Костас. Вы никогда не трогали гениталии этих мальчиков и никогда не занимались с ними оральным сексом, так?
Сандаски. Именно так.
Костас достоин уважения за свое упорство. Он хочет получить неопровержимые доказательства эпизодов насилия Сандаски над детьми. Жаль только, что ведущий опять неумышленно формулирует удобный для Сандаски негативный вопрос. Удобный настолько, что интервьюируемый незамедлительно пользуется предоставленной возможностью быстро согласиться с опровержением обвинения. Костас мог бы закончить этап сбора информации и применить тактику ведения беседы, при которой Сандаски был бы вынужден углубиться в сочинение нелогичной истории взаимоотношений с мальчиками. Разумеется, эту странную историю общественность сочла бы смехотворной.

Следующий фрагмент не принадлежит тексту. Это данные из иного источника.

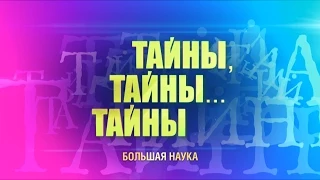 ТАЙНЫ,
ТАЙНЫ...
ТАЙНЫ

БОЛЬШАЯ НАУКА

Костас. Что насчет слов вашего бывшего помощника Майка Маккуири? Он утверждает, что в 2002 году видел, как вы в душевой насиловали мальчика 10–11 лет. Маккуири сказал, что слышал ритмичные звуки, похожие на шлепки, и видел, как ребенок стоял лицом к стене, положив на нее поднятые руки. Ваш бывший помощник считает, что это было изнасилование.
Сандаски. Я бы предпочел сказать, что это ложь.
Основываясь на принципах Схемы, мы утверждаем, что этот ответ Сандаски является более чем четким сигналом. Выше мы увидели, как мужчина уже дважды не сумел прямо и внятно опровергнуть конкретные обвинения в свой адрес. Теперь же на краткий рассказ Костаса о заявлениях Маккуири можно было отреагировать, например, так: «Я не насиловал этого мальчика» или: «У меня не было никаких сексуальных контактов с этим мальчиком». Однако Сандаски ответил совсем по-другому.
По нашему мнению, инцидент в душевой, о котором говорил Майк Маккуири, действительно имел место. Обратите внимание: интервьюируемый не отрицает слова своего бывшего помощника и даже не пытается утверждать, что в душевой не происходило ничего похожего на сексуальный контакт с мальчиком. Все, что мы слышим от Сандаски, — это лишь странная пассивная фраза: «Я бы предпочел сказать, что это ложь».
Перечисленные сигналы развеивают все наши сомнения в том, что Сандаски совершил акт педофилии в душевой.
Костас. Есть ли у Маккуири мотив говорить неправду?
Сандаски. Спросите об этом у него самого.